**ASSIGNMENT:**
Please set down word for word every line from the one holding "ノックするだけで簡単に使えるシャープペン。" to the end of the data below, both included.

BEGIN MATERIAL SUPPLIED

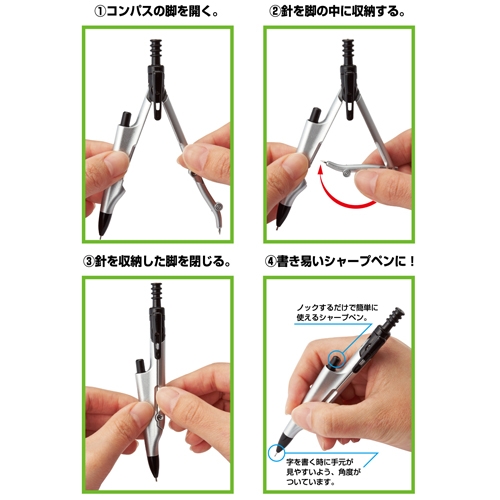 ①コンパスの脚を開く。

②針を脚の中に収納する。

③針を収納した脚を閉じる。

④書き易いシャープペンに！

ノックするだけで簡単に使えるシャープペン。

字を書く時に手元が見やすいよう、角度がついています。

END MATERIAL SUPPLIED

**RESULT FOR THIS TASK:**
ノックするだけで簡単に使えるシャープペン。

字を書く時に手元が見やすいよう、角度がついています。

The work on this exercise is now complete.